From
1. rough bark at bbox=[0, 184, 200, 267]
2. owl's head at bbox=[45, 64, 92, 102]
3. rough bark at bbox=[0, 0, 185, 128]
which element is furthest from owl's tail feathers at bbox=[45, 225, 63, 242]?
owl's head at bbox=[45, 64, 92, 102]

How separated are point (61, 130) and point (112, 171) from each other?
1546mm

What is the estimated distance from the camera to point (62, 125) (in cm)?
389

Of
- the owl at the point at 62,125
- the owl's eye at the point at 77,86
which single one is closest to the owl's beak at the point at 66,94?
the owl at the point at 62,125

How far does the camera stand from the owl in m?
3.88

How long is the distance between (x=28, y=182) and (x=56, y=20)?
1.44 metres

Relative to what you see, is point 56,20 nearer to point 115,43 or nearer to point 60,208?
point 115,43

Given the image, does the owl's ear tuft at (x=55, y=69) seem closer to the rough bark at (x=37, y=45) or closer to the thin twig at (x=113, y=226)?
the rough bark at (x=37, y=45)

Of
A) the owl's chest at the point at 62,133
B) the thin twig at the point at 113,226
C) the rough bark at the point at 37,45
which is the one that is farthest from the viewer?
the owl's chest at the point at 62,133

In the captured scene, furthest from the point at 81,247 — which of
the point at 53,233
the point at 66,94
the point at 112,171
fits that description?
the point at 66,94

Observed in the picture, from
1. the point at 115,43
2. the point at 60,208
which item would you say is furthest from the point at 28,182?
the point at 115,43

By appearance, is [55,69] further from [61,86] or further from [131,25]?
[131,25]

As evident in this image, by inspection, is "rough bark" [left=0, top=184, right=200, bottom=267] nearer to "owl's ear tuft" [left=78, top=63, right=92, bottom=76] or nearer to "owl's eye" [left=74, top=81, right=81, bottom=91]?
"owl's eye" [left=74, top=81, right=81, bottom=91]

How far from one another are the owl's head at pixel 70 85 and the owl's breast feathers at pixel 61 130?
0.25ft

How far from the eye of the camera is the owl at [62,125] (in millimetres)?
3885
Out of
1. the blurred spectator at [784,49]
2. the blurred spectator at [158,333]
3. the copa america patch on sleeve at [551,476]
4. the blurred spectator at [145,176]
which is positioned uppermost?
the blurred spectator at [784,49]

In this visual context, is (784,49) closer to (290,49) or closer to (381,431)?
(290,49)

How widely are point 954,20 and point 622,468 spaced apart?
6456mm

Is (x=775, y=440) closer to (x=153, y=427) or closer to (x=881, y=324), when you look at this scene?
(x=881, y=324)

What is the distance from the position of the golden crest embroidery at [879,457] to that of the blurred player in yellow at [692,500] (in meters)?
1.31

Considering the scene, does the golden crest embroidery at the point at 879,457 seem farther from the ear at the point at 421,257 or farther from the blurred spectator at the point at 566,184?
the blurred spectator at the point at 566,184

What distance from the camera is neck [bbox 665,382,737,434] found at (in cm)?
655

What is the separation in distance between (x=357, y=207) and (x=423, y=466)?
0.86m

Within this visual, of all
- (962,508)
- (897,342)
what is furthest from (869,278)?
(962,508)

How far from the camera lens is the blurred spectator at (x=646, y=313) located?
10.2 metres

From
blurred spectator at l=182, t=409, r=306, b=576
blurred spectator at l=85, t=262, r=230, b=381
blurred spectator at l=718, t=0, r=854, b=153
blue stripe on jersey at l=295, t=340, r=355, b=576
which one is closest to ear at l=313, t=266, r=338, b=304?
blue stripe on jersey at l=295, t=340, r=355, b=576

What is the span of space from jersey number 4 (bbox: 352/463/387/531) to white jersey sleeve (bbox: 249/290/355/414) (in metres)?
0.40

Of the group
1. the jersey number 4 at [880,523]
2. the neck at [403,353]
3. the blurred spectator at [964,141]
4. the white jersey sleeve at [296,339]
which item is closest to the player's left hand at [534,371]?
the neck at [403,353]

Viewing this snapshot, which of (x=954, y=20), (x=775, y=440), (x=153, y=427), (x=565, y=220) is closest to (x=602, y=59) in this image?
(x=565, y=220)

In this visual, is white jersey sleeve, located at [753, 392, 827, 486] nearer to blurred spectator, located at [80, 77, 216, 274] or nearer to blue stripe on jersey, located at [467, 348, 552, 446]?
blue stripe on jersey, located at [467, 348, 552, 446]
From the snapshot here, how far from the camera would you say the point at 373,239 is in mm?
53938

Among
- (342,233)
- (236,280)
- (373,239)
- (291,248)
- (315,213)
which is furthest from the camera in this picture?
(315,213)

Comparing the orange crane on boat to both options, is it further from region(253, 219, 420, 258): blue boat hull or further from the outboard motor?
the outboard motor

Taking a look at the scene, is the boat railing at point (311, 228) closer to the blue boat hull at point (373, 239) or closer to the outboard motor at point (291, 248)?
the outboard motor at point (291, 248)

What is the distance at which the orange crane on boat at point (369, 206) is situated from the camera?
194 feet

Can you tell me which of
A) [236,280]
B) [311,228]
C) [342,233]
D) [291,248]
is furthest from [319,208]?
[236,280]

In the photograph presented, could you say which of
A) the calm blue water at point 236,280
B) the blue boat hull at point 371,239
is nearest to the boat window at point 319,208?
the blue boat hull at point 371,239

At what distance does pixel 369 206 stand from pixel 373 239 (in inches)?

————————

**Stated problem**
Reproduce the material above word for word, from its first line through its last.

**Exercise response**
From
1. rough bark at bbox=[0, 184, 200, 267]
2. owl's head at bbox=[45, 64, 92, 102]
3. rough bark at bbox=[0, 0, 185, 128]
which element is furthest from owl's tail feathers at bbox=[45, 225, 63, 242]?
owl's head at bbox=[45, 64, 92, 102]

How separated are point (61, 130) and point (112, 171) from each other?
1546mm

What is the estimated distance from the camera to point (62, 125) (in cm)?
389

Of
- the owl at the point at 62,125
- the owl's eye at the point at 77,86
which single one is closest to the owl's beak at the point at 66,94?
the owl at the point at 62,125

How far does the camera stand from the owl in m?
3.88

How long is the distance between (x=28, y=182) and (x=56, y=20)?
1.44 metres

Relative to what you see, is point 56,20 nearer to point 115,43 or nearer to point 60,208?
point 115,43

Given the image, does the owl's ear tuft at (x=55, y=69) seem closer to the rough bark at (x=37, y=45) or closer to the thin twig at (x=113, y=226)?
the rough bark at (x=37, y=45)

Of
A) the owl's chest at the point at 62,133
B) the thin twig at the point at 113,226
C) the rough bark at the point at 37,45
which is the one that is farthest from the viewer?
the owl's chest at the point at 62,133

In the captured scene, furthest from the point at 81,247 — which of
the point at 53,233
the point at 66,94
the point at 112,171
fits that description?
the point at 66,94

Observed in the picture, from
1. the point at 115,43
2. the point at 60,208
which item would you say is furthest from the point at 28,182?
the point at 115,43

By appearance, is [55,69] further from [61,86] or further from [131,25]?
[131,25]

As evident in this image, by inspection, is "rough bark" [left=0, top=184, right=200, bottom=267] nearer to "owl's ear tuft" [left=78, top=63, right=92, bottom=76] or nearer to "owl's eye" [left=74, top=81, right=81, bottom=91]?
"owl's eye" [left=74, top=81, right=81, bottom=91]

How far from one another are the owl's head at pixel 70 85 and the owl's breast feathers at pixel 61 130?
0.25ft

How far from the eye of the camera is the owl at [62,125] (in millimetres)?
3885
Out of
1. the blurred spectator at [784,49]
2. the blurred spectator at [158,333]
3. the copa america patch on sleeve at [551,476]
4. the blurred spectator at [145,176]
which is positioned uppermost?
the blurred spectator at [784,49]

In this visual context, is (784,49) closer to (290,49) or closer to (381,431)?
(290,49)

How widely are point 954,20 and point 622,468 spaced apart?
6456mm

Is (x=775, y=440) closer to (x=153, y=427) or closer to (x=881, y=324), when you look at this scene?
(x=881, y=324)

What is the distance from the position of the golden crest embroidery at [879,457] to that of the blurred player in yellow at [692,500] (in meters)?
1.31

Considering the scene, does the golden crest embroidery at the point at 879,457 seem farther from the ear at the point at 421,257 or farther from the blurred spectator at the point at 566,184?
the blurred spectator at the point at 566,184

What distance from the camera is neck [bbox 665,382,737,434] found at (in cm)?
655

What is the separation in distance between (x=357, y=207) and (x=423, y=466)?
0.86m

Within this visual, of all
- (962,508)
- (897,342)
what is furthest from (869,278)?
(962,508)

How far from the camera lens is the blurred spectator at (x=646, y=313) located?
10.2 metres

From
blurred spectator at l=182, t=409, r=306, b=576
blurred spectator at l=85, t=262, r=230, b=381
blurred spectator at l=718, t=0, r=854, b=153
blue stripe on jersey at l=295, t=340, r=355, b=576
which one is closest to ear at l=313, t=266, r=338, b=304?
blue stripe on jersey at l=295, t=340, r=355, b=576

What is the span of space from jersey number 4 (bbox: 352/463/387/531) to white jersey sleeve (bbox: 249/290/355/414) (in metres)?
0.40

Of the group
1. the jersey number 4 at [880,523]
2. the neck at [403,353]
3. the blurred spectator at [964,141]
4. the white jersey sleeve at [296,339]
which item is closest to the player's left hand at [534,371]?
the neck at [403,353]

Viewing this snapshot, which of (x=954, y=20), (x=775, y=440), (x=153, y=427), (x=565, y=220) is closest to (x=602, y=59) in this image?
(x=565, y=220)

In this visual, is white jersey sleeve, located at [753, 392, 827, 486] nearer to blurred spectator, located at [80, 77, 216, 274] or nearer to blue stripe on jersey, located at [467, 348, 552, 446]?
blue stripe on jersey, located at [467, 348, 552, 446]
From the snapshot here, how far from the camera would you say the point at 373,239 is in mm?
53938

Among
- (342,233)
- (236,280)
- (373,239)
- (291,248)
- (315,213)
which is furthest from the camera in this picture?
(315,213)

Comparing the orange crane on boat to both options, is it further from region(253, 219, 420, 258): blue boat hull or further from the outboard motor?
the outboard motor

Taking a look at the scene, is the boat railing at point (311, 228) closer to the blue boat hull at point (373, 239) or closer to the outboard motor at point (291, 248)?
the outboard motor at point (291, 248)

What is the distance at which the orange crane on boat at point (369, 206) is situated from the camera?
194 feet

Can you tell me which of
A) [236,280]
B) [311,228]
C) [342,233]
D) [291,248]
is furthest from [319,208]?
[236,280]

In the photograph presented, could you say which of
A) the calm blue water at point 236,280
B) the blue boat hull at point 371,239
is nearest to the boat window at point 319,208?
the blue boat hull at point 371,239

At what distance does pixel 369 206 stand from pixel 373 239 (in inches)?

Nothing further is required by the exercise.